1回に長時間のロープレ研修を行うよりも、短いロープレを複数回繰り返すほうが効果的です。短いサイクルを回すことで、評価→改善→実践の流れが自然と身につきます。時間的な負担を抑えられるため、日々の業務に取り入れやすい点もメリットと言えるでしょう。
動画で自分の対応を振り返ると、話し方の癖や姿勢などを客観的な視点で確認することが可能です。近年では、AIを活用した会話シミュレーションツールも増えており、24時間いつでも練習できる環境が整いつつあります。AIはリアルな顧客役を再現したり、対応の良否を定量化したりできるため、ロープレの質を高める手段として注目されています。

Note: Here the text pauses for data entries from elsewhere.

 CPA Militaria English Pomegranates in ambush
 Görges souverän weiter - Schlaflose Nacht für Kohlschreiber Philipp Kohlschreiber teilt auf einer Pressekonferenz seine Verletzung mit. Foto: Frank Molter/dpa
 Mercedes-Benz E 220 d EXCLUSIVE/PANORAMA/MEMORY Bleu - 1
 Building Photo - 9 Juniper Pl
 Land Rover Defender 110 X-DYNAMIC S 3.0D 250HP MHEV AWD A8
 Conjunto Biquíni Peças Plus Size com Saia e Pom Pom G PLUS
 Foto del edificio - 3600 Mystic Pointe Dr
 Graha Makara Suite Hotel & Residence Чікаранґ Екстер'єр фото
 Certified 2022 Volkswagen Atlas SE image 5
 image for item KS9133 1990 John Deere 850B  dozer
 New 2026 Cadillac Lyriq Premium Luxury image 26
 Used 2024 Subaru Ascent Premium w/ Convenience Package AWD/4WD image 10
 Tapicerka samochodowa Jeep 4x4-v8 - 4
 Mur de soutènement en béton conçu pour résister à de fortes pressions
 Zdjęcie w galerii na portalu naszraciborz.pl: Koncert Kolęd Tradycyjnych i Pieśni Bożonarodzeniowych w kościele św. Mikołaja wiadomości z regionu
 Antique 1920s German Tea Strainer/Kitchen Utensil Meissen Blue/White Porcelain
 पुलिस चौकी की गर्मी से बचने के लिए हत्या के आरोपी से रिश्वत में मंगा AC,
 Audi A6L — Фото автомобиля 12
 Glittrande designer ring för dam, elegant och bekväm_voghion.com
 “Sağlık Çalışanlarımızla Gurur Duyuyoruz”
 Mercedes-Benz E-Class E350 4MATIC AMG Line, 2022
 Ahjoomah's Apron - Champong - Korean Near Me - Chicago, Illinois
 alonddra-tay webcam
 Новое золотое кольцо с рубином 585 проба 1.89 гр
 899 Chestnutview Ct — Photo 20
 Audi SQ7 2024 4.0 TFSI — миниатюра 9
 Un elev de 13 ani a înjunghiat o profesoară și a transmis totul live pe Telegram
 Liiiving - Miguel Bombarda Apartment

ロープレは失敗から学ぶ場であるため、安心して挑戦できる環境づくりが重要です。「失敗しても責められない」という空気があれば、参加者は積極的に取り組みやすくなります。心理的安全性が高まると、チーム内のコミュニケーションも円滑になり、ロープレの効果が更に向上します。
ロープレの効果を最大化するためには、営業役と顧客役を固定せず、定期的に交代することが重要です。一方の役割だけを続けていると、視点が偏り、学びの幅が狭くなってしまいます。
例えば、営業役を経験した後に顧客役を担当すると「どのような説明が分かりにくかったか」「どんな質問に答えてもらえると安心するか」といった顧客視点での気づきが得られます。逆に、顧客役から営業役に切り替えることで、「相手の反応を見ながら話すことの難しさ」や「質問に対する即座の対応力の重要性」を体感することが可能です。役割を交代することで、多角的な視点が養われ、相手の立場を理解した柔軟な対応力が身につきます。また、参加者全員が両方の役割を経験することで、チーム内での学びの共有も促進され、組織全体のスキル向上に繋がります。
ロープレは実務を疑似体験しながらスキルを磨ける有効な研修手法です。一部で「意味がない」と言われる背景には、目的の不明確さやシナリオの不適切さなど、運用上の課題が多く存在します。しかし、評価軸の明確化や適切なフィードバック、継続的な改善サイクルが整っていれば、ロープレの効果は大きく高まります。
企業研修として導入する際は、目的と評価項目の設定、短時間の反復練習、動画やAIツールの活用など、実務に合った工夫を取り入れることが重要です。明日から始められる取り組みとして、まずは自社に合ったロープレの検討や、フィードバックを確実に残す仕組みづくりから始めてみてください。この記事が効果的で意味あるロープレ実施のきっかけとなれば幸いです。